A word-for-word copy of the data, with no images, is the required answer.

═════ Information ═════

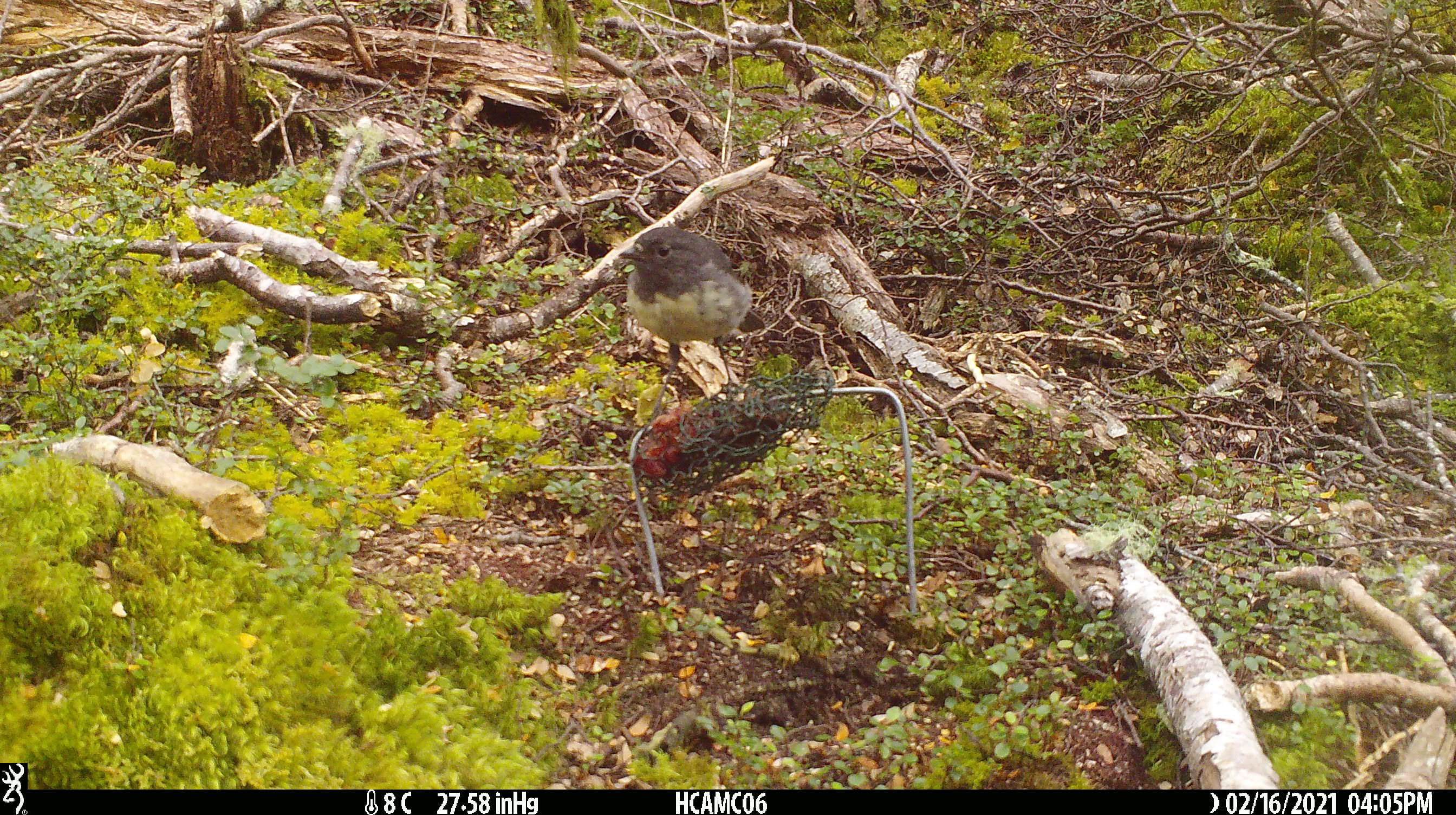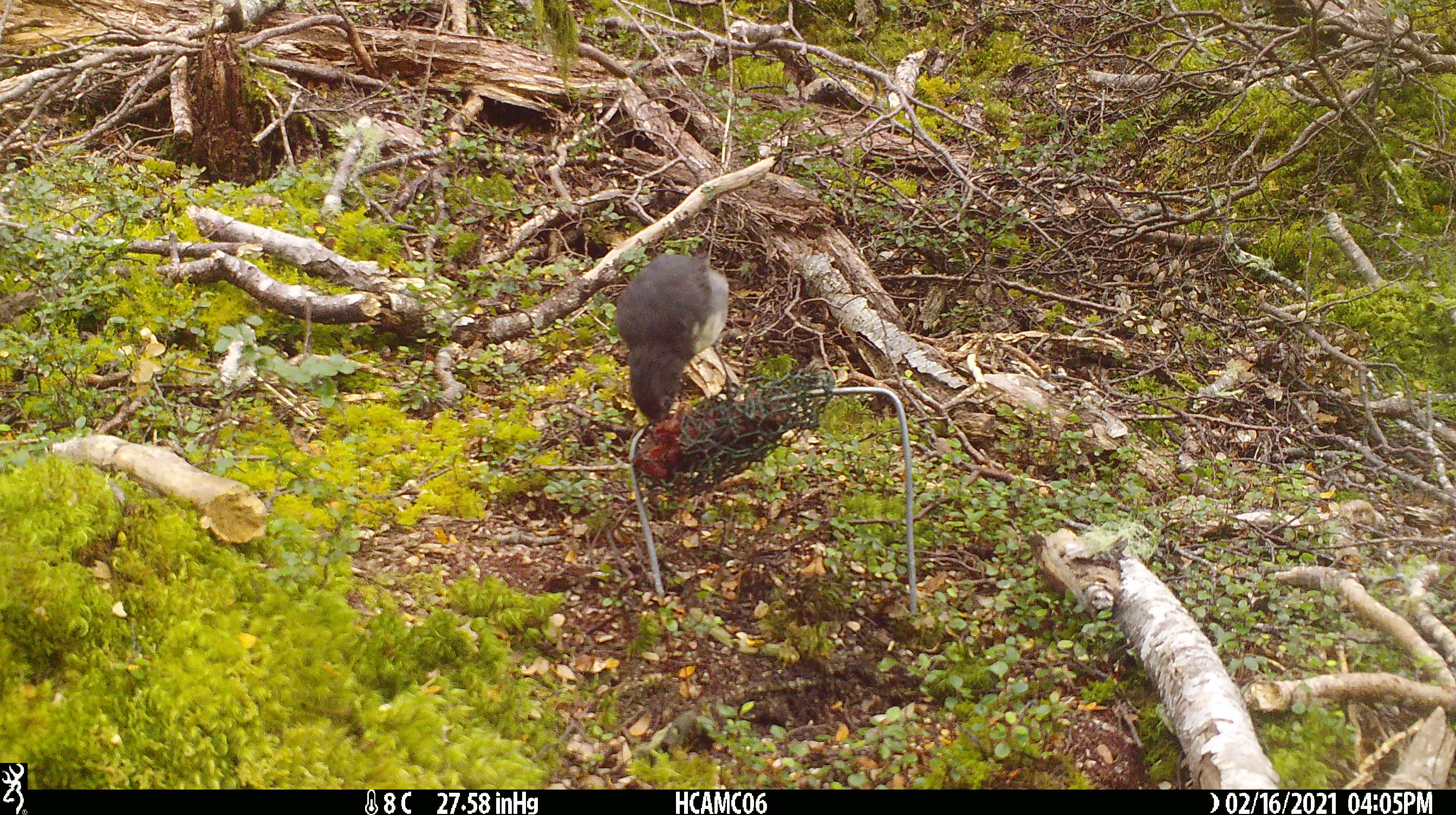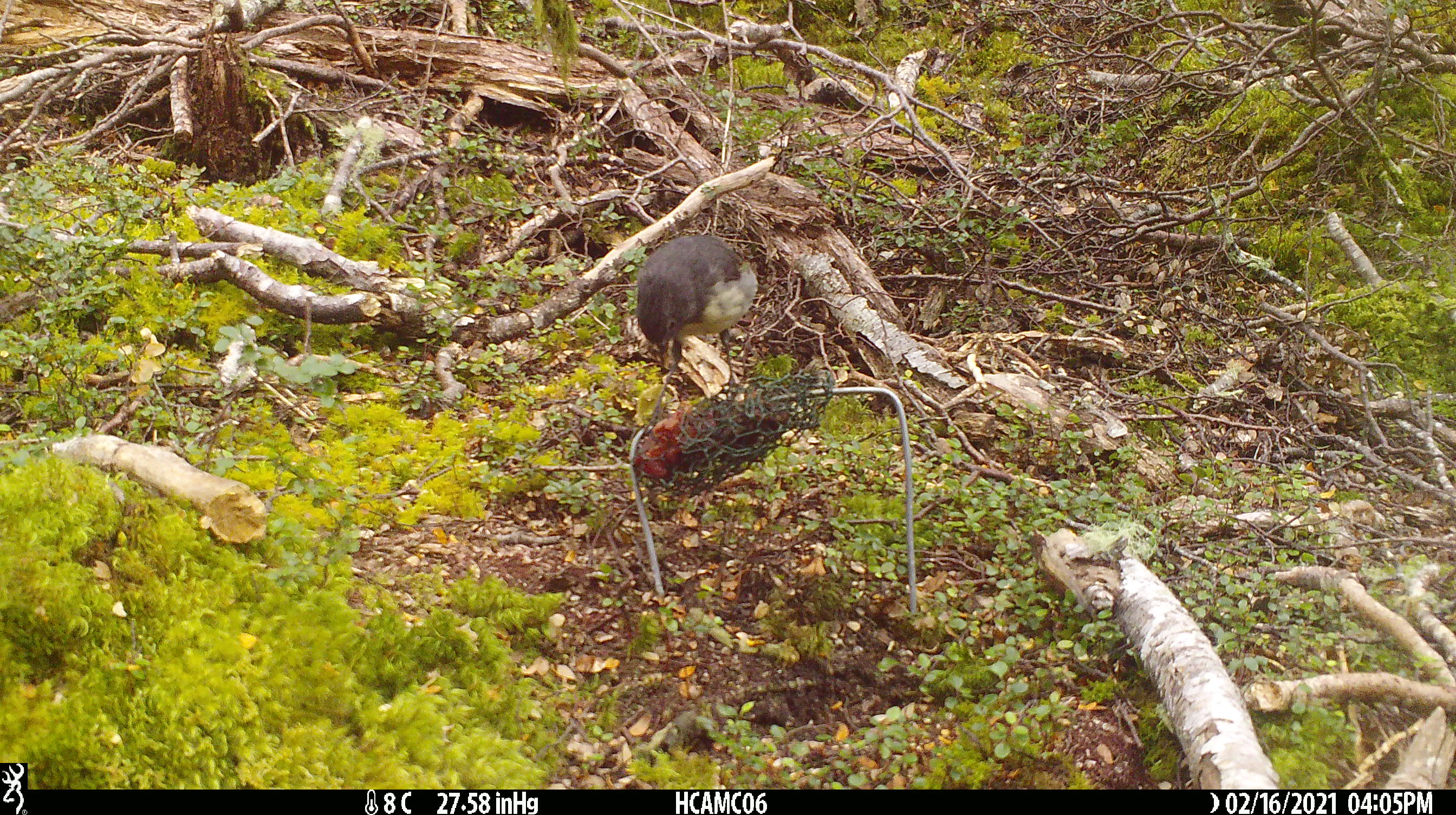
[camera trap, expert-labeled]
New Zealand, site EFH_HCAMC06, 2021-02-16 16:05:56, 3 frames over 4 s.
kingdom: Animalia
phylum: Chordata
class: Aves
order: Passeriformes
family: Petroicidae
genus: Petroica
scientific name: Petroica australis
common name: new zealand robin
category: robin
Robin (new zealand robin) (Petroica australis).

═════

Written solution:
[camera trap, expert-labeled]
New Zealand, site EFH_HCAMC06, 2021-02-16 16:05:56, 3 frames over 4 s.
kingdom: Animalia
phylum: Chordata
class: Aves
order: Passeriformes
family: Petroicidae
genus: Petroica
scientific name: Petroica australis
common name: new zealand robin
category: robin
Robin (new zealand robin) (Petroica australis).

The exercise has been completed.